David Ogilvy’s words still ring true: “Consumers don’t think how they feel. They don’t say what they think and they don’t do what they say.” For those of us in insight and strategy, this isn’t just a challenge; it’s a call to innovate.
At Truth Be Gold, we’ve spent years experimenting with new ways to get closer to the truth. Here are some provocations and lessons from our journey:
We’ve found that asking people to describe brands, experiences, or choices through projective techniques unlocks subconscious motivations. For example, when whisky drinkers in the US described their experience, these approaches revealed emotional connections that standard questions never surfaced.
Measuring subconscious attitudes—rather than conscious opinions—can reveal which menu items, images, or messages truly resonate. In one project, implicit testing predicted sales mix more accurately than any survey.
Understanding decision-making biases and decoding cultural codes helps us see opportunities others miss. Menu design, for instance, isn’t just about layout, it’s about guiding choices through subtle cues and heuristics.
Years of working with these approaches have shown us that the subconscious isn’t just a mysterious realm, it’s a structured landscape. When we ask people to engage with our techniques, we see recurring patterns in how they process brands, experiences, and choices. These patterns reveal not just what people feel, but how they construct meaning and make decisions, often in ways that defy rational explanation.
Neuroscience and psychology have taught us that emotional responses are deeply shaped by context—cultural, situational, even temporal. For example, the emotional connection to a menu item in Germany is not the same as in the UK, even if the product is identical. Our work with semiotics and behavioural economics has shown that understanding these contextual layers is essential for predicting behaviour and designing solutions that actually work.
Behavioural science frameworks have helped us understand that every customer journey is a negotiation between friction (barriers, doubts, and confusion) and fluency (ease, clarity, and motivation).
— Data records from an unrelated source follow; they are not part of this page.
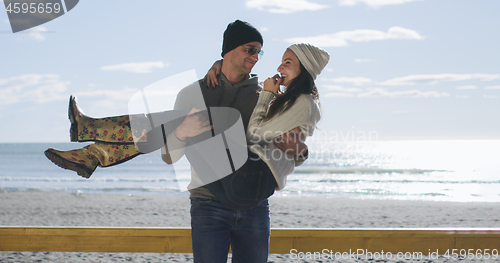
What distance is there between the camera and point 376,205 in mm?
10000

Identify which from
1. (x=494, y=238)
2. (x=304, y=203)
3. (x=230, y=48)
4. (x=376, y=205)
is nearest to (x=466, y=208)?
(x=376, y=205)

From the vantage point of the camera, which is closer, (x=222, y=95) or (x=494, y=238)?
(x=222, y=95)

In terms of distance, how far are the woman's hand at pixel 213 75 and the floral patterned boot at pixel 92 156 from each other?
0.47 m

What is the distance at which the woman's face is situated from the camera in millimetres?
1562

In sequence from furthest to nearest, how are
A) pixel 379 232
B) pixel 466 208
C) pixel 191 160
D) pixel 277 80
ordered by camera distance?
pixel 466 208 → pixel 379 232 → pixel 191 160 → pixel 277 80

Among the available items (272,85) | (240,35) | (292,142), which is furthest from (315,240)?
(240,35)

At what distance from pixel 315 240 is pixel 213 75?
1.12 metres

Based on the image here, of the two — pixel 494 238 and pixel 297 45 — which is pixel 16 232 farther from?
pixel 494 238

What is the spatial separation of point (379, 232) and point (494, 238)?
707 mm

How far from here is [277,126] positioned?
1.45 metres

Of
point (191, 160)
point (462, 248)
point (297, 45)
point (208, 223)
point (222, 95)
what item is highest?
point (297, 45)

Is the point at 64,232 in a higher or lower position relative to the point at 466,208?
higher

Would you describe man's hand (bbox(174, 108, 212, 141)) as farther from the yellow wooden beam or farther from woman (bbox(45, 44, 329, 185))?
the yellow wooden beam

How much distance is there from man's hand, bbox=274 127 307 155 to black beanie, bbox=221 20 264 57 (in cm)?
56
Optimising for fluency isn’t just about removing obstacles—it’s about creating pathways that feel natural and rewarding. Our menu design and customer journey audits have repeatedly demonstrated that small tweaks in presentation or process can have a significant impact on behaviour.
One of the most profound lessons is that deep insight rarely emerges from a single technique or moment. It’s the product of iteration—layering qualitative depth, quantitative rigour, and neuroscientific validation. Sometimes, what looks like a contradiction in the data is actually a clue to a deeper truth. We’ve learned to embrace ambiguity and use it as a springboard for discovery.
Our experience has shown that the most authentic and actionable insights arise when research environments and tasks closely reflect real-life experiences. Techniques like in-situ eye-tracking, online diary studies, and ethnographic observation allow participants to respond naturally, surfacing subconscious drivers that scripted interviews often miss. But capturing the full complexity of human behaviour requires more than realism—it demands a multimodal approach.
By integrating these approaches, we triangulate insights from multiple perspectives. This fusion enables us to answer diverse objectives—emotional connection, decision-making, sensory experience—within a single, cohesive research journey. It’s not about collecting more data, but about connecting different layers of understanding, ensuring that what we learn is both true to life and deeply nuanced.
As technology evolves, so do our tools and analysis. But the real innovation lies in how we use them to ask better questions, to listen more deeply, and to connect the dots in new ways. The challenge for all of us is to keep pushing beyond the obvious, to uncover the truths that drive real change.